# [WHAT TO WORK ON]
Your task is to copy each line of the material that holds the word "scripts".

# [LISTED ENTRIES]
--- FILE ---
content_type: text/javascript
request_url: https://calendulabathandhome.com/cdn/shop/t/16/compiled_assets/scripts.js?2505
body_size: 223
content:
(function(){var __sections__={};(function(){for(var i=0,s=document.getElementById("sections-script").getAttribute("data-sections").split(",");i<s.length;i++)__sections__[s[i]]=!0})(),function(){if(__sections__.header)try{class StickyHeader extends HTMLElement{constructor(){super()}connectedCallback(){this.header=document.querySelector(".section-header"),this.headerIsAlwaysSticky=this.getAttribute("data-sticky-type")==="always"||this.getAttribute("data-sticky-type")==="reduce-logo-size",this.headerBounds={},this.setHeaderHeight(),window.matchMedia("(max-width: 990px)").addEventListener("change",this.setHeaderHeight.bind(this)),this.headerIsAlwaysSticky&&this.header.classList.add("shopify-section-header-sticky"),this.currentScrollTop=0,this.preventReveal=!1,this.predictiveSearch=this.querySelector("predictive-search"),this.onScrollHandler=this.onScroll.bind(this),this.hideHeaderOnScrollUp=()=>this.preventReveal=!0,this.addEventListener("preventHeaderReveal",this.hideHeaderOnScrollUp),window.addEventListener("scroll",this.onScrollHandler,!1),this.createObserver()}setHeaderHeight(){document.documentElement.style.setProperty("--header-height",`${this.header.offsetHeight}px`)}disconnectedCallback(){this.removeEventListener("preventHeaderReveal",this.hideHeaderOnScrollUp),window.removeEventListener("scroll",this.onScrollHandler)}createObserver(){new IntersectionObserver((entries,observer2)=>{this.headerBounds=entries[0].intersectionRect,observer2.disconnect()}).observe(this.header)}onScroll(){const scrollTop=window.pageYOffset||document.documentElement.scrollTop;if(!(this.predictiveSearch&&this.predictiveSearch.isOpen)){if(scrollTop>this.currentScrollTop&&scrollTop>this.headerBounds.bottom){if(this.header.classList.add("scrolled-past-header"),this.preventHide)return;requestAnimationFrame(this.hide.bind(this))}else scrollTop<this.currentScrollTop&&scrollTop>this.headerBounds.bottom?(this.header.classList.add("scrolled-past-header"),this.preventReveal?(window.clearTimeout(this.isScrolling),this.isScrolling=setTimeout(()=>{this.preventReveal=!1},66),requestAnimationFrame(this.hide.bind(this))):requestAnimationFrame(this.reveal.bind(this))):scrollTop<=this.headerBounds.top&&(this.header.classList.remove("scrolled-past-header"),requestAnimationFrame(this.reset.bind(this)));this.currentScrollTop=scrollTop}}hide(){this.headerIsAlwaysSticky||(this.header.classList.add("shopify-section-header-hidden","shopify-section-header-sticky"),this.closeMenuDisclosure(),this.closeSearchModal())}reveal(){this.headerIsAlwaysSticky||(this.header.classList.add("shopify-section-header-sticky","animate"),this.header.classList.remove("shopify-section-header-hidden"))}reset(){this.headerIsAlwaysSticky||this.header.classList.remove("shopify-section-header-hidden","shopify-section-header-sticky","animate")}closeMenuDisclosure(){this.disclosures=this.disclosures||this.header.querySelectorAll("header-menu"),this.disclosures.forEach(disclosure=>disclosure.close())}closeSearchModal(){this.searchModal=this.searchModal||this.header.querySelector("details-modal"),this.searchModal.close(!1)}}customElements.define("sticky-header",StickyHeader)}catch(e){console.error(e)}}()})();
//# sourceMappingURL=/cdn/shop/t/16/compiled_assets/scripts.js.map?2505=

# [ANSWER SECTION]
request_url: https://calendulabathandhome.com/cdn/shop/t/16/compiled_assets/scripts.js?2505
//# sourceMappingURL=/cdn/shop/t/16/compiled_assets/scripts.js.map?2505=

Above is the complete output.